Videospheres may come in a variety of different colors, but their screen remains in a simple black and white, with dials to adjust volume, brightness, and contrast. To operate the television, there is a main dial at the top of the sphere for channel selection. Color televisions were being produced at this time, but they were costly. Therefore, the Videosphere screen most likely did not come in color because making a television that small would have been too expensive. The television screen is a rectangular shape, despite being encased in a circular shell. The Videosphere also has a chain handle on its top, allowing it to come off its stand and be hung from a wall or ceiling to be seen from anywhere in a room. One reason the television was so innovative was that it was designed to be portable. All Videospheres came with a battery pack that is rechargeable and allows it to be played outside of a traditional home setting. Videospheres could also be powered from a vehicle's cigarette lighter.
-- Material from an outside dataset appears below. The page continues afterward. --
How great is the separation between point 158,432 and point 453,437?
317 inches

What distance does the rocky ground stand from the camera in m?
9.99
The design of the Videosphere is said to have been inspired by the film 2001: A Space Odyssey, though its shape in itself remains as one of the most iconic examples of the early 1970s design ethos. The Videosphere was also said to be influenced by the Moon landing in 1969. After this took place, American culture shifted greatly to all things space themed. The sci-fi look of the TV saw a red model appear as a background prop in the 1999 film The Matrix, though they have appeared in sci-fi films since the early 70s. Soylent Green had a red model on screen as a prop. In the 1972 film Conquest of the Planet of the Apes, a black Videosphere was shown with a color-capable tube and a slot that allowed a cassette tape capable of playing video. Humorously, the color image on the Videosphere goes from being rectangular in one scene to round in another scene.

== Later history ==
Today, Videospheres can still be purchased, although they stopped being manufactured in the early 1980s. They are tricky to find, and sell for a price of about US$1000. While finding one may be a challenge, getting it up and running is also not an easy task, as parts to fix and replace on it are scarce. With spare parts becoming an issue for restorers of Videospheres, it is not uncommon to see spare parts sold on online auctions. Replacement visor screens are particularly sought after. If one is found in operating condition, Videospheres can still be used. While operating a Videosphere is still possible because interfaces such as HDMI were not invented when they were at the height of their usage, a converter box that gives the desired inputs would also need to be purchased.

Video artist Nam June Paik used a white videosphere for his installation TV Buddha in 1974.